I have seen flowers wither and the leaf Of lusty Summer burn to hectic red. But ah! that splendid death untouched by grief: The sun with glad and golden-visaged head Superbly standing on his deadly pyre, And sinking in a sea of jewelled fire!

_February 10th, 1918._

PEACE

Whose lives are bound By sleep and custom and tranquillity Have never found That peace which is a riven mystery

Who only share The calm that doth this stream, these orchards bless, Breathe but the air Of unimpassioned pagan quietness....

Initiate, Pain burns about your head, an aureole, Who hold in state The utter joy which wounds and heals the soul.

You kiss the Rod With dumb, glad lips, and bear to worlds apart The peace of God Which passeth all understanding in your heart.

CARRION

The guns are silent for an hour; the sounds Of war forget their doom; the work is done-- Strong men, uncounted corpses heaped in mounds, Are rotting in the sun.

Foul carrion--souls till yesterday!--are these With piteous faces in the bloodied mire; But where are now their generous charities?
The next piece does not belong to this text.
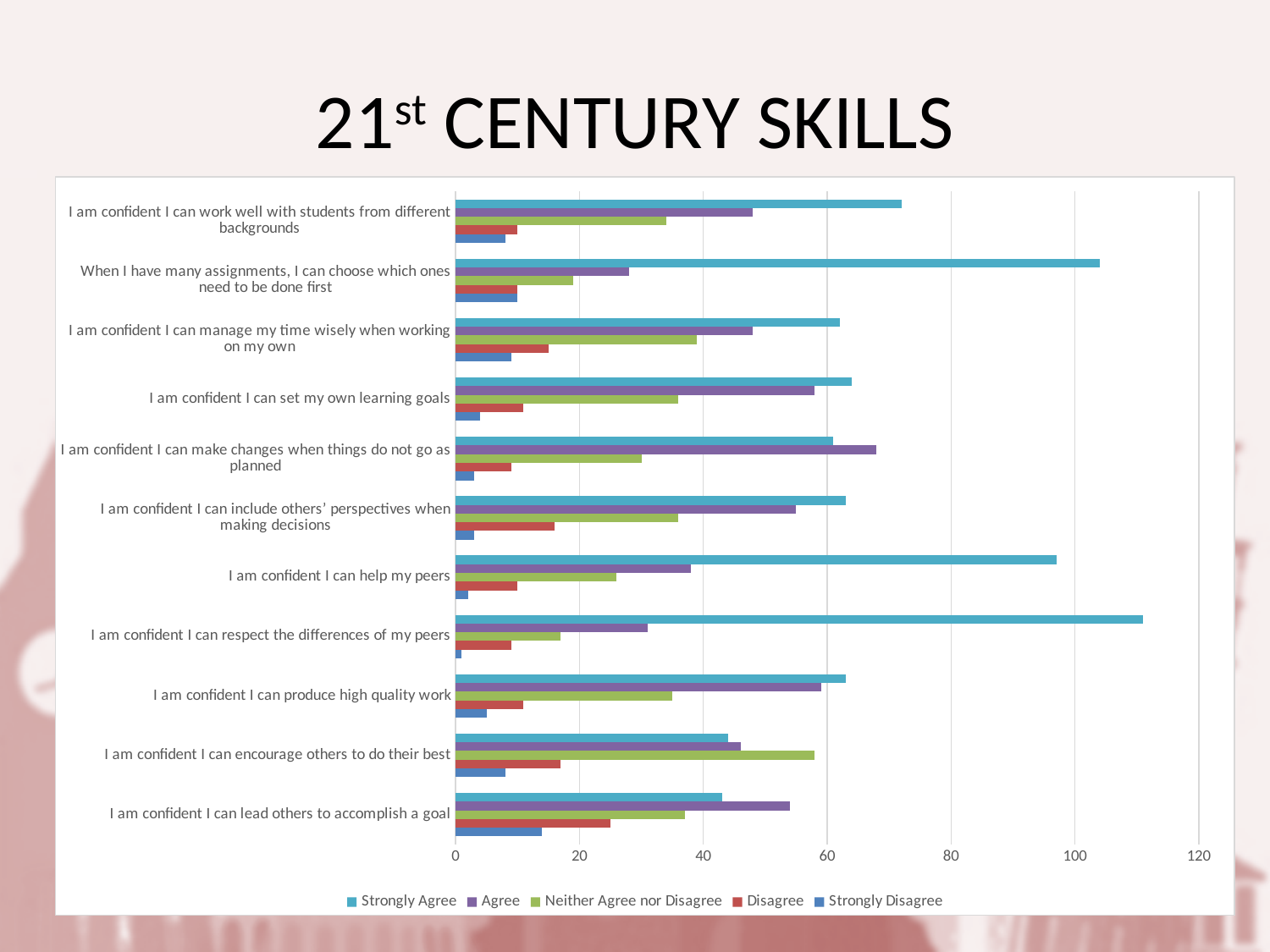
What is the title of the slide containing the chart? 21st CENTURY SKILLS Is the Neither Agree nor Disagree value for "I am confident I can encourage others to do their best" greater or less than 40? greater Is the Strongly Agree value for "I am confident I can respect the differences of my peers" greater or less than 100? greater For "I am confident I can encourage others to do their best", which series has the highest value? Neither Agree nor Disagree For "I am confident I can lead others to accomplish a goal", which is larger: Agree or Strongly Agree? Agree Which statement has the highest Strongly Agree value? I am confident I can respect the differences of my peers For "I am confident I can make changes when things do not go as planned", which is larger: Agree or Strongly Agree? Agree How many statements (categories) are plotted on the chart? 11 Is the Strongly Agree value for "I am confident I can help my peers" greater or less than 80? greater How many series does the legend list? 5 What kind of chart is shown on the slide? bar chart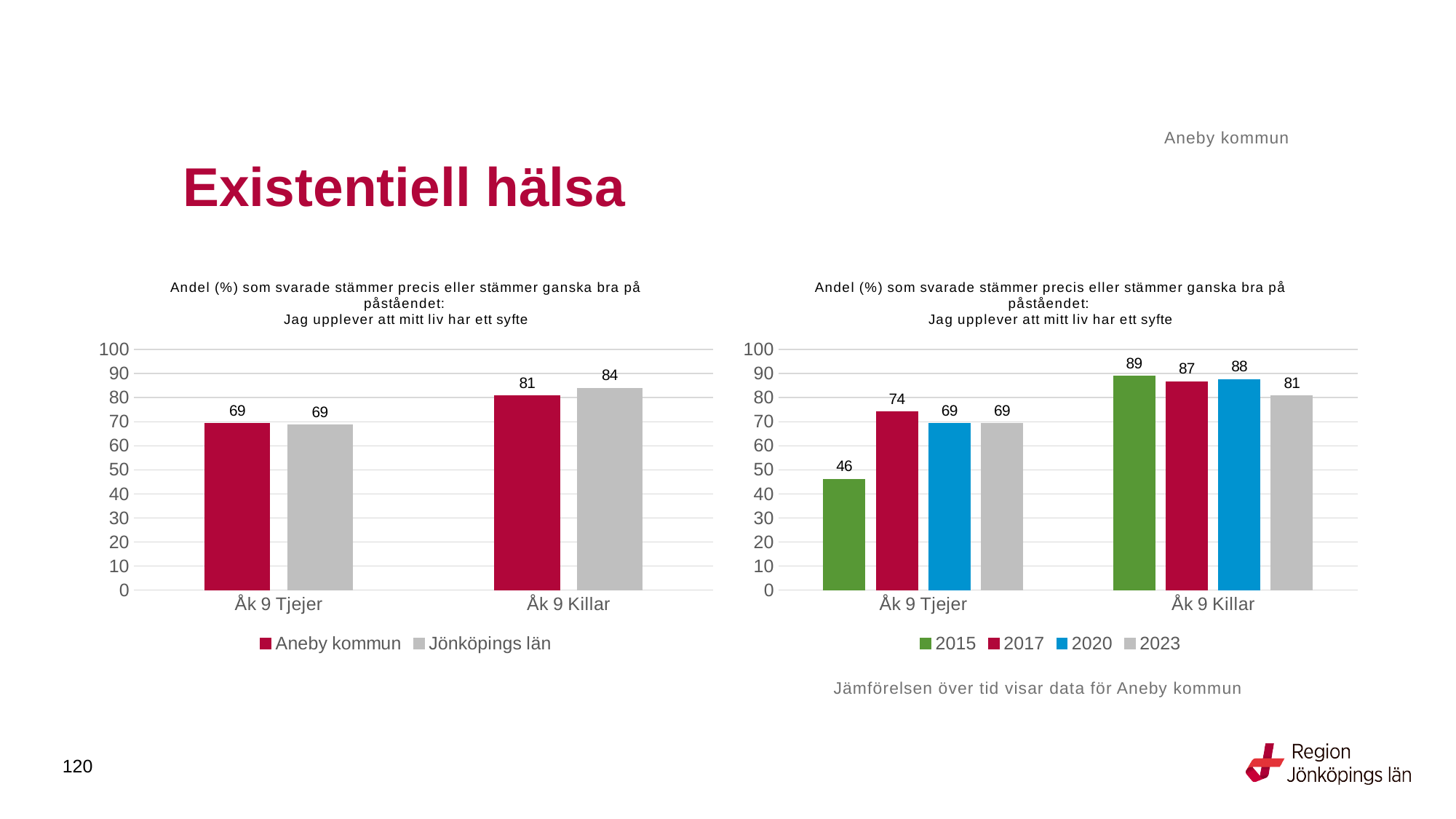
In the left chart, what is the value for Aneby kommun for Åk 9 Killar? 81 In the right chart, what is the value for 2023 for Åk 9 Killar? 81 In the right chart, what is the difference between the 2017 and 2015 values for Åk 9 Tjejer? 28 In the right chart, which year has the lowest value for Åk 9 Tjejer? 2015 In the left chart, what is the difference between Jönköpings län and Aneby kommun for Åk 9 Killar? 3 In the right chart, how many series does the legend list? 4 In the right chart, which is larger for Åk 9 Killar: the 2017 value or the 2023 value? 2017 In the left chart, how many series does the legend list? 2 In the right chart, what is the value for 2015 for Åk 9 Tjejer? 46 In the right chart, which year has the highest value for Åk 9 Killar? 2015 In the left chart, what is the value for Jönköpings län for Åk 9 Killar? 84 In the left chart, what type of chart is shown? Bar chart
Their laughter, their desire?

In each rent breast, each crushed and shattered skull Lived joy and sorrow, tenderness and pain, Hope, ardours, passions brave and beautiful Among these thousands slain!

A little time ago they heard the call Of mating birds in thicket and in brake; They wondering saw night’s jewelled curtain fall And all the pale stars wake....

Bodies most marvellously fashioned, stark, Strewn broadcast out upon the trampled sod-- These temples of the Holy Ghost--O hark!-- These images of God!

Flesh, as the Word became in Bethlehem, Houses to hold their Sacramental Lord: Swiftly and terribly to harvest them Swept the relentless sword!

Happy if in your dying you can give Some symbol of the Eternal Sacrificed, Some pardon to the hearts of those who live-- Dying the death of Christ!

_Feast of the Epiphany,

January 6th, 1917._

THE BUILDING OF THE CITY

I, John, who once was called by Him in jest Boanerges, the thunder’s son, Who lay in tenderness upon His breast-- Now that my days are done,

And a great gathering glory fills my sight, Would tell my children e’er I go Of Him I saw with head and hair as white As white wool--white as snow.

The face before which heaven and earth did flee, The burnished feet, the eyes of flame, The seven stars bright with awful mystery, And the Ineffable Name!

Yet I who saw the four dread horsemen ride, The vials of the wrath of God, Beheld a greater thing: the Lamb’s pure Bride, The golden floors she trod.

How Babylon, Babylon was overthrown, And how Euphrates flowed with blood-- Ah, but His mercy through the wide world sown, The tree with healing bud!

I heard, among the hosts of Paradise, The glad new song that never tires, A Lamb as it had been slain in sacrifice Enthroned amid the choirs.

After the utmost woes have taken toll, And ravens plucked the eyes of kings, God’s own strange peace shall come upon the soul On gentle, dove-like wings.